--- Data to use ---
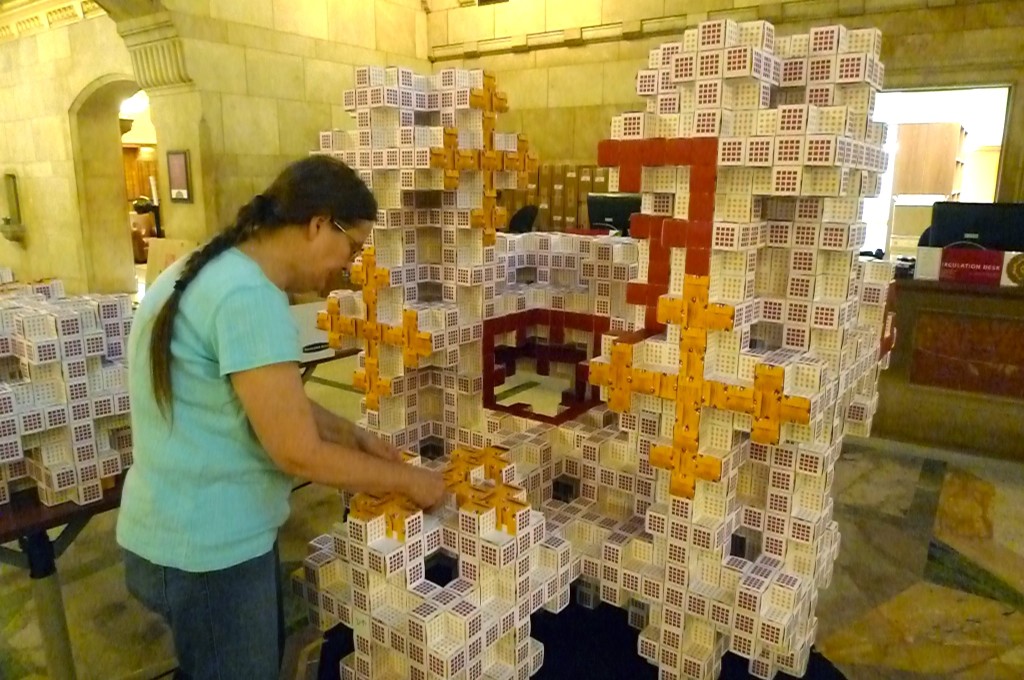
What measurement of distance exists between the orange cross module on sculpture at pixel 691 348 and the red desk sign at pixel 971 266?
145 inches

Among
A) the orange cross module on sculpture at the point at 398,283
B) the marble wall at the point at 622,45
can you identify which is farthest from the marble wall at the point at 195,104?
the orange cross module on sculpture at the point at 398,283

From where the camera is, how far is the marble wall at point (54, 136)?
27.8 feet

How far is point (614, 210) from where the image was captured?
20.9 feet

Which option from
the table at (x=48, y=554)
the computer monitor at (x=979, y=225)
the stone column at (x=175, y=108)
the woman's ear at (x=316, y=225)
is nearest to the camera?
the woman's ear at (x=316, y=225)

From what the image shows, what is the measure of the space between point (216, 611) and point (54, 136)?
9.64 meters

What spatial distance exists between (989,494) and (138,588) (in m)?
5.27

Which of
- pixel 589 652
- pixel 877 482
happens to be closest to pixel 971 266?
pixel 877 482

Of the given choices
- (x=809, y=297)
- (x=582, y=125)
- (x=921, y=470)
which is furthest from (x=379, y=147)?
(x=582, y=125)

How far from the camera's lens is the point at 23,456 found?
2.72m

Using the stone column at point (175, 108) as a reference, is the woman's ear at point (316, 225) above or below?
below

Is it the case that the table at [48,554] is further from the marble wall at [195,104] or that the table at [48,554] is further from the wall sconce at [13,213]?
the wall sconce at [13,213]

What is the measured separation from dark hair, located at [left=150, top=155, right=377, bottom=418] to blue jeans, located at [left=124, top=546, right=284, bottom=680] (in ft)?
1.48

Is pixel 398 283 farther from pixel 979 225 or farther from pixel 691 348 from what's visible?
pixel 979 225

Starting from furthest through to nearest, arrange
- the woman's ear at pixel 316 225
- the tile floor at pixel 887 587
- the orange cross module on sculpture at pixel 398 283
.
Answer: the orange cross module on sculpture at pixel 398 283 < the tile floor at pixel 887 587 < the woman's ear at pixel 316 225
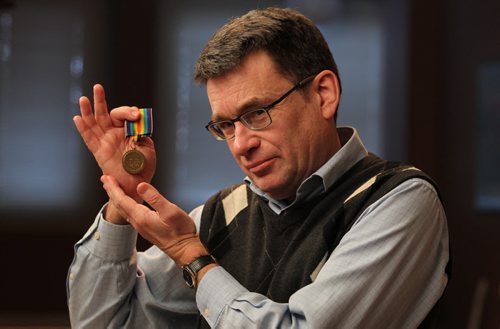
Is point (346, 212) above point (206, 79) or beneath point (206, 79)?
beneath

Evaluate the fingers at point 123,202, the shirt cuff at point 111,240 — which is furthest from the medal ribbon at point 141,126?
the shirt cuff at point 111,240

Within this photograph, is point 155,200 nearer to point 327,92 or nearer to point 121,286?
point 121,286

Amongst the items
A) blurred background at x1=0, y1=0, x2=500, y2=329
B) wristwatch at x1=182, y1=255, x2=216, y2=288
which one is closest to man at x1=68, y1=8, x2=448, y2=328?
wristwatch at x1=182, y1=255, x2=216, y2=288

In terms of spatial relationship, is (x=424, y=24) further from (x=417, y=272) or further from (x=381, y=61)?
(x=417, y=272)

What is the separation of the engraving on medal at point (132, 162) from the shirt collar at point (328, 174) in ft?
0.99

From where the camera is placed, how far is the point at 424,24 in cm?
424

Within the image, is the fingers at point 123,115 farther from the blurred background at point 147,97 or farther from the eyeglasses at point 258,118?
the blurred background at point 147,97

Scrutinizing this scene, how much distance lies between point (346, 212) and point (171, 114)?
3.10m

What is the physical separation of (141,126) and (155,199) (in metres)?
0.26

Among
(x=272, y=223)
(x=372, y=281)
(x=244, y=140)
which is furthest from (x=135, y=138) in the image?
(x=372, y=281)

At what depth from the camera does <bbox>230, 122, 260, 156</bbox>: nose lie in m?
1.55

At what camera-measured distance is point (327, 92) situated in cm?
163

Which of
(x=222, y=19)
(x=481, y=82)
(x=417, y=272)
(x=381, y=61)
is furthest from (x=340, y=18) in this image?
(x=417, y=272)

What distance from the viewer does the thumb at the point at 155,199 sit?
1447mm
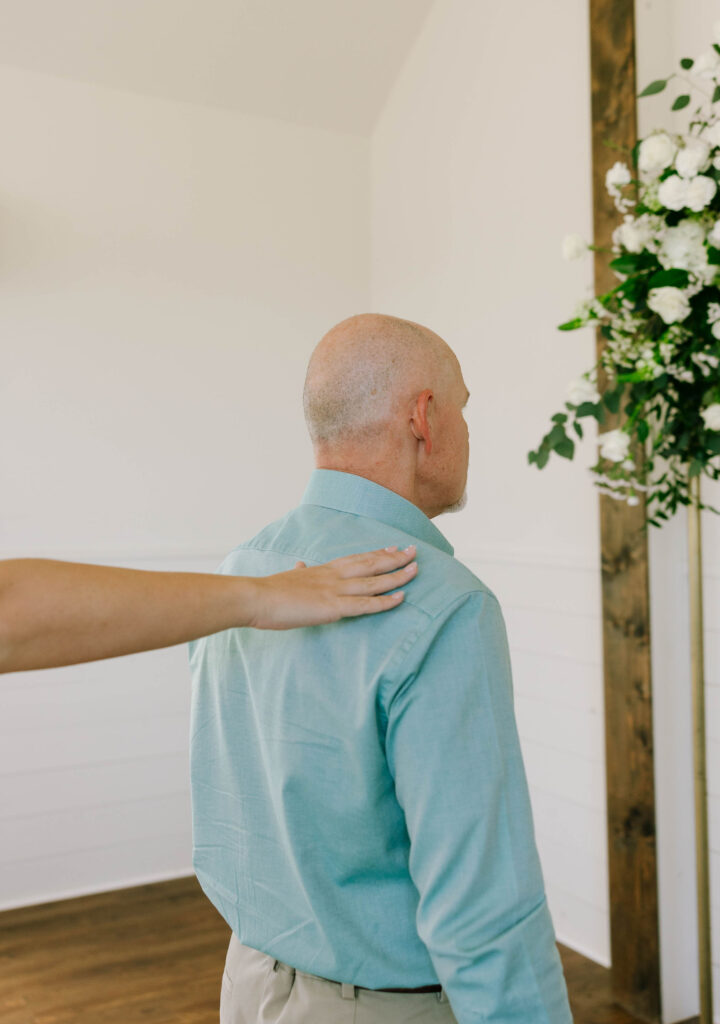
---
### Aim of the task
Filter the entries above and keep every line that contains the string "pixel". The match is case-sensitive.

### Exercise solution
What measurement of distance exists between the orange cross module on sculpture at pixel 691 348 and the red desk sign at pixel 971 266?
- pixel 589 652
- pixel 877 482
happens to be closest to pixel 971 266?
pixel 877 482
Is pixel 398 283 farther from pixel 979 225 or farther from pixel 691 348 from what's visible?
pixel 979 225
- the woman's ear at pixel 316 225
- the tile floor at pixel 887 587
- the orange cross module on sculpture at pixel 398 283
Answer: the orange cross module on sculpture at pixel 398 283 < the tile floor at pixel 887 587 < the woman's ear at pixel 316 225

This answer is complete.